» **Kısa alıştırma 1**
Aşağıdaki devlet-toplum karşıtlığı metninden "Devlet, toplumu sadece" ile başlayıp "olarak görmedikleri vardır." ile biten bölümü eksiksiz olarak yazınız.

23.01.2023
Türkiye’de Osmanlı döneminden beri devam eden bir devlet-toplum karşıtlığı söz konusudur. Osmanlı devlet geleneğinde, toplumun devlete karşı fesadın kaynağı olduğu anlayışı egemen.
Devlet, toplumu sadece yönetilecek bir varlık olarak görmekte, halkı da vergi ödeyecek, askere alınacak kişiler olarak algılamaktadır.
Türkiye’de devlet her şeyin üstündedir. Devlete sadece sadakatle bağlı kalınır ve devletin her zaman ‘dost’ olarak görmedikleri vardır.
Cumhuriyet ilk döneminde de bu ‘dost’ olamayanlar -ki toplumun önemli bir kesimini oluşturmaktaydılar – tehdit unsuru olarak algılanmıştır. Bunlar dindarlar, Kürtler ve komünistler idi. Dindarların tek örgütlü yapıları tekke ve zaviyelerdi.
Bu minvalde 30 Kasım 1925’te, tarikatlar ve onlara ait kurumlar, halkın samimi din duygularını istismar ederek, siyaset ve ticaret yaptıkları gerekçesiyle “Tekke ve Zaviyelerle Türbelerin Seddine ve Türbedarlıklarla Birtakım Unvanların Men ve İlgasına Dair Kanun”la kapatıldı. Bu Kanun’a göre ülkede bulunan bütün tekke ve zaviyeler kapatılmış; şeyhlik, dervişlik, müritlik, dedelik, babalık, çelebilik, emirlik, seyyidlik, nakiplik gibi unvanlar yasaklanmıştır. Özetle, tarikatlar adeta paralel bir din gibi değerlendirilmişlerdi.

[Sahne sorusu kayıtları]
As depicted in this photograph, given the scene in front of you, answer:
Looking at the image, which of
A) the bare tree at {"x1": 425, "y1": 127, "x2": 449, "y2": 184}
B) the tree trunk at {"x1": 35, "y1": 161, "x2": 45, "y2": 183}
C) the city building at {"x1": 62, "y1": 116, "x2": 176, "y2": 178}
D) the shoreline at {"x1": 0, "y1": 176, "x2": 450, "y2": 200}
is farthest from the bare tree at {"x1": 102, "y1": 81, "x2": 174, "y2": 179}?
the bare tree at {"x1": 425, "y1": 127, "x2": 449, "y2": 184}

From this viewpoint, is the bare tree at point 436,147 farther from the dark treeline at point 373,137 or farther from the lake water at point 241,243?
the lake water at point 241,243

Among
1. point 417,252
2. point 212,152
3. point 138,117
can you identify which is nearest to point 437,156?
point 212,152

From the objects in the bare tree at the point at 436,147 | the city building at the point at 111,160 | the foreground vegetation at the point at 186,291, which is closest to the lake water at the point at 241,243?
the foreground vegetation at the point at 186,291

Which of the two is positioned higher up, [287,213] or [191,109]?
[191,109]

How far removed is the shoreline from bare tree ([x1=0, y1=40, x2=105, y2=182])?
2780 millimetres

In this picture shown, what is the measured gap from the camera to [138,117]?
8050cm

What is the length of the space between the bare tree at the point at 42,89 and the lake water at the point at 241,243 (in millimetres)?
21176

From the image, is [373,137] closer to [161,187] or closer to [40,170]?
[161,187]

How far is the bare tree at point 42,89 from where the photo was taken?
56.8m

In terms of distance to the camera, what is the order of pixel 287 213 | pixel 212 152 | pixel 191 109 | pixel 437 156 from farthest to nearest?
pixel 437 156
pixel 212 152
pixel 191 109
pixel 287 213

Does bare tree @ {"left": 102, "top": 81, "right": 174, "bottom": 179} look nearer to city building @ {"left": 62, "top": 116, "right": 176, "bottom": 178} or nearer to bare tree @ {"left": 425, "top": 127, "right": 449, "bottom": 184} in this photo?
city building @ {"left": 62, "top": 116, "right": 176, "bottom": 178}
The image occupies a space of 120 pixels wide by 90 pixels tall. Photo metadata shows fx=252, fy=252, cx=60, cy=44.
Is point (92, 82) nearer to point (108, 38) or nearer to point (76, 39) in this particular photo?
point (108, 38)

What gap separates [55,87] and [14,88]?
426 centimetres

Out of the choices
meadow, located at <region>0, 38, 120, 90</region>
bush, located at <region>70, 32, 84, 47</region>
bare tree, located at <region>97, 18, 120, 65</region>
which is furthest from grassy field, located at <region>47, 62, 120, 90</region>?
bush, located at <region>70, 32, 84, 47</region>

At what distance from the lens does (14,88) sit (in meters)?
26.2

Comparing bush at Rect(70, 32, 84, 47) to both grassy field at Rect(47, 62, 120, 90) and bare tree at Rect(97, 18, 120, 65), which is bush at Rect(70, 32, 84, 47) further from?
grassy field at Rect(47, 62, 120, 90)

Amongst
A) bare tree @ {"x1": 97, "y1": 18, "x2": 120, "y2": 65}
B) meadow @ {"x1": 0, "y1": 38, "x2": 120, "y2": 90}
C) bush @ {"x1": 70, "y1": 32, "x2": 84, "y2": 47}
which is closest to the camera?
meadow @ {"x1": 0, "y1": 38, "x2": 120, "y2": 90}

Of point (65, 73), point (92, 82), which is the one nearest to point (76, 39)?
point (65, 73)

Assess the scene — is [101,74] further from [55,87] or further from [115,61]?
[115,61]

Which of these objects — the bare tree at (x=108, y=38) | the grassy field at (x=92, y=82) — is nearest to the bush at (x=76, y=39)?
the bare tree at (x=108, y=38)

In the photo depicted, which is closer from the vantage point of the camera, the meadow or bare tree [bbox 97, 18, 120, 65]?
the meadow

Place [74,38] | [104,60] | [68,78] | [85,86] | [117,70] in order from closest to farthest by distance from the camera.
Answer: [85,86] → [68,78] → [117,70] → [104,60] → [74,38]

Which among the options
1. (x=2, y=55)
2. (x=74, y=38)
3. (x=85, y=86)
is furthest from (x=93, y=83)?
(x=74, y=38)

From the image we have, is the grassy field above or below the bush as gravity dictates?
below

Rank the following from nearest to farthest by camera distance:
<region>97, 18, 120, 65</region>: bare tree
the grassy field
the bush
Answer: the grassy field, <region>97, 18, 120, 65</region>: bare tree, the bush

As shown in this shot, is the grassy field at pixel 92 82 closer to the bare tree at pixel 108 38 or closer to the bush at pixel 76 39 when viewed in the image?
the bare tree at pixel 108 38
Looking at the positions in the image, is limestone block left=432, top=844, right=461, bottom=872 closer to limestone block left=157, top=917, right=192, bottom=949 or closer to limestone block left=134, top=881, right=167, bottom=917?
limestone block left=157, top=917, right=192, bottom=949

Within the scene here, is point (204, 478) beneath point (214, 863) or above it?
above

» **Kısa alıştırma 2**
Kayıtlarda "From the image we" ifadesinin geçtiği satırdan kayıtların sonuna kadar uzanan bölümü yeniden veriniz. Bu bölümde "camera distance" yerine "distance to the camera" yazınız ve geri kalan her şeyi değiştirmeden bırakınız.

» **Alıştırma sonucu 1**
Devlet, toplumu sadece yönetilecek bir varlık olarak görmekte, halkı da vergi ödeyecek, askere alınacak kişiler olarak algılamaktadır.
Türkiye’de devlet her şeyin üstündedir. Devlete sadece sadakatle bağlı kalınır ve devletin her zaman ‘dost’ olarak görmedikleri vardır.

» **Alıştırma sonucu 2**
From the image we have, is the grassy field above or below the bush as gravity dictates?
below

Rank the following from nearest to farthest by distance to the camera:
<region>97, 18, 120, 65</region>: bare tree
the grassy field
the bush
Answer: the grassy field, <region>97, 18, 120, 65</region>: bare tree, the bush

As shown in this shot, is the grassy field at pixel 92 82 closer to the bare tree at pixel 108 38 or closer to the bush at pixel 76 39 when viewed in the image?
the bare tree at pixel 108 38
Looking at the positions in the image, is limestone block left=432, top=844, right=461, bottom=872 closer to limestone block left=157, top=917, right=192, bottom=949 or closer to limestone block left=134, top=881, right=167, bottom=917?
limestone block left=157, top=917, right=192, bottom=949

Within the scene here, is point (204, 478) beneath point (214, 863) or above it?
above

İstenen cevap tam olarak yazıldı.